1. Creation Flow (research_agent → workspace files)
The research_agent creates metadata files in the workspace when processing publication queue entries:
Files Created
| File | Contents | Purpose |
|---|---|---|
\{entry_id\}_metadata.json | Abstract, authors, journal, year | Publication context for enrichment |
\{entry_id\}_methods.json | Methods section text | Alternative disease extraction source |
\{entry_id\}_identifiers.json | Extracted database IDs | Tracking identifiers found |
sra_\{bioproject\}_samples.json | Sample-level metadata from SRA | Primary filterable data |
Key Code Locations
- Creation:
services/orchestration/publication_processing_service.pylines 1236-1296 - SRA Fetch: Lines 1165-1233 (calls SRA metadata API)
- Status Update: Lines 1317-1349 (sets HANDOFF_READY when has samples)
2. Update Flow (metadata_assistant transformations)

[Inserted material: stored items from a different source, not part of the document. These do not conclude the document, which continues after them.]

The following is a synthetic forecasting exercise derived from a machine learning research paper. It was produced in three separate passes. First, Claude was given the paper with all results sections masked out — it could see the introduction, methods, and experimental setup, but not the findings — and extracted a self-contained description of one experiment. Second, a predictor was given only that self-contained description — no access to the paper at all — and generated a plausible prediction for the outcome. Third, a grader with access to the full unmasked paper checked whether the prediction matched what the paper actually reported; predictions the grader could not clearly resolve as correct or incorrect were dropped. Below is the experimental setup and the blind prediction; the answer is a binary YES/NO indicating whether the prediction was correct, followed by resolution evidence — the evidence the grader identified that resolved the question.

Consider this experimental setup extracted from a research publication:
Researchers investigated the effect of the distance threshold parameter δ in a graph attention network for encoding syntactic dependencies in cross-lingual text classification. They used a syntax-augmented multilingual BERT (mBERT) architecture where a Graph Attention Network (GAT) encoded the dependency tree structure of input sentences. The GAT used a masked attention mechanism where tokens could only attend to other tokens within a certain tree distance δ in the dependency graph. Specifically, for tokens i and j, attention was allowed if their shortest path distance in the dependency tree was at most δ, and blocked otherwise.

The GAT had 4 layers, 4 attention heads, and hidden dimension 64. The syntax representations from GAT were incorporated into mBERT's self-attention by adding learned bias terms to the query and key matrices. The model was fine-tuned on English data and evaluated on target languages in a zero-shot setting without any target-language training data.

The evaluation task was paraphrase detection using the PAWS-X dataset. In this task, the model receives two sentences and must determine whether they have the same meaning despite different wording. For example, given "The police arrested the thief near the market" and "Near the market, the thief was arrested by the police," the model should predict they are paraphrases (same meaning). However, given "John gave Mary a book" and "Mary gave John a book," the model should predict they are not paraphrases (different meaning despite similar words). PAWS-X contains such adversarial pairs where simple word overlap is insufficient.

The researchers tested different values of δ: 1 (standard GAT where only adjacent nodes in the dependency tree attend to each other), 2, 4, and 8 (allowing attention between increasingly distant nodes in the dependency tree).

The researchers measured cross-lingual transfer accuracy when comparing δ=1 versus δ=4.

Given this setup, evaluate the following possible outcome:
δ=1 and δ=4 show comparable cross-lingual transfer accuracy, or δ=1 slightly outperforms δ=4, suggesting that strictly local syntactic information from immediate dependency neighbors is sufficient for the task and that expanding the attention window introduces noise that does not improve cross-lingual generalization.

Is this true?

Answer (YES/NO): NO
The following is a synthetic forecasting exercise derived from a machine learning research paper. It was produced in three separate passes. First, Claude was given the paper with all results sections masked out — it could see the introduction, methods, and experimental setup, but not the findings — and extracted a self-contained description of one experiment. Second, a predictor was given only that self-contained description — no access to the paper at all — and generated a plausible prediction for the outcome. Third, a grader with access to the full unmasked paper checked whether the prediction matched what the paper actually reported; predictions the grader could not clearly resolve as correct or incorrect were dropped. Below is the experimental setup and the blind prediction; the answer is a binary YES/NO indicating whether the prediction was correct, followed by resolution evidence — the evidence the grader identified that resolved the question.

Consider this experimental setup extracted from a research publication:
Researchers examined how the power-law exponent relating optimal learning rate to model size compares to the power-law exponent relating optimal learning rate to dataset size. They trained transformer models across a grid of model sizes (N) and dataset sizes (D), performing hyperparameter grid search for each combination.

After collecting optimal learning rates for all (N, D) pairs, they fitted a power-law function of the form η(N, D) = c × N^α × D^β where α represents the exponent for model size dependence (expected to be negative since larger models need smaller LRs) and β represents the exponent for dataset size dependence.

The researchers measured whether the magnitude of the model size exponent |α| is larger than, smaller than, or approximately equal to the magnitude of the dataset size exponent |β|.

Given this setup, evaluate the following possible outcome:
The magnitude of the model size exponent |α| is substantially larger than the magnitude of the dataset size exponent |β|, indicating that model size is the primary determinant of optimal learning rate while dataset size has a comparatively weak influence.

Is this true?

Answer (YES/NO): NO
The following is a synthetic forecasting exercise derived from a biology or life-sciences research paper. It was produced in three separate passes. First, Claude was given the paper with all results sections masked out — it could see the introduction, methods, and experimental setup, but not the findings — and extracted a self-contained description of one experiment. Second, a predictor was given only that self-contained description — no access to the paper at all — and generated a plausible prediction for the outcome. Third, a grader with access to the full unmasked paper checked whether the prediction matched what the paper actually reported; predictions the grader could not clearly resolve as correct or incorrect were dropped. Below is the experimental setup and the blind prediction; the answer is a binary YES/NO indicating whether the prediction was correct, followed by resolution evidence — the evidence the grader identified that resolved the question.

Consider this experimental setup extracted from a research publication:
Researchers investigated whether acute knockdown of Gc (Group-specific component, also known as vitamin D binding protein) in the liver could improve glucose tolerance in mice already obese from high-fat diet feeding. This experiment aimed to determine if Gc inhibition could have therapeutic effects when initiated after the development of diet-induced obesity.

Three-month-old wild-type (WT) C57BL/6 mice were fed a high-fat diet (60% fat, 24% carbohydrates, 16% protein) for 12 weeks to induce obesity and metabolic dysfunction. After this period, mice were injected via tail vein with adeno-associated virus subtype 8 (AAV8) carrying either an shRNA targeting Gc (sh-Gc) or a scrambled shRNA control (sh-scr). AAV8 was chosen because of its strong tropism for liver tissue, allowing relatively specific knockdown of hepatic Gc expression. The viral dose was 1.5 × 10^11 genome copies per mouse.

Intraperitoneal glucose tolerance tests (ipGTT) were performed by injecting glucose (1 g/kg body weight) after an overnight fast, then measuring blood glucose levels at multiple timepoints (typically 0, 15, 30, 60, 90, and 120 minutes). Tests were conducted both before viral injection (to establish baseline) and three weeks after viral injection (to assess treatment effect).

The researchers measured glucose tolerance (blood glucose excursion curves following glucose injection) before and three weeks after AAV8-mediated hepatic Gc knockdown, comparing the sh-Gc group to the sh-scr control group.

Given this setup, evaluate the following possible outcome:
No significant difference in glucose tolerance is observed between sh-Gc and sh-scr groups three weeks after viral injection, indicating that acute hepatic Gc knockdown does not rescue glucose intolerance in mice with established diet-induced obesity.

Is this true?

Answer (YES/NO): NO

The metadata_assistant performs multi-phase transformations on cached metadata:
Transformation Phases
| Phase | Method | Coverage Gain | Confidence |
|---|---|---|---|
| Phase 1 | Column re-scan | +5-10% | 100% (direct data) |
| Phase 2 | Abstract LLM extraction | +20-40% | 80%+ required |
| Phase 3 | Methods LLM extraction | +10-20% | 80%+ required |
| Phase 4 | Manual mappings | Variable | 100% (user-provided) |
Storage Locations
# In-memory (session only)
data_manager.metadata_store[key] = {
"samples": [...],
"filter_criteria": "16S human fecal",
"stats": {...}
}
# Persistent (survives restart)
workspace/metadata/{key}.jsonKey Code Locations
- process_metadata_queue:
agents/metadata_assistant.pylines 2433-2955 - enrich_samples_with_disease: Lines 3012-3237
- Phase implementations: Lines 260-574 (helper functions)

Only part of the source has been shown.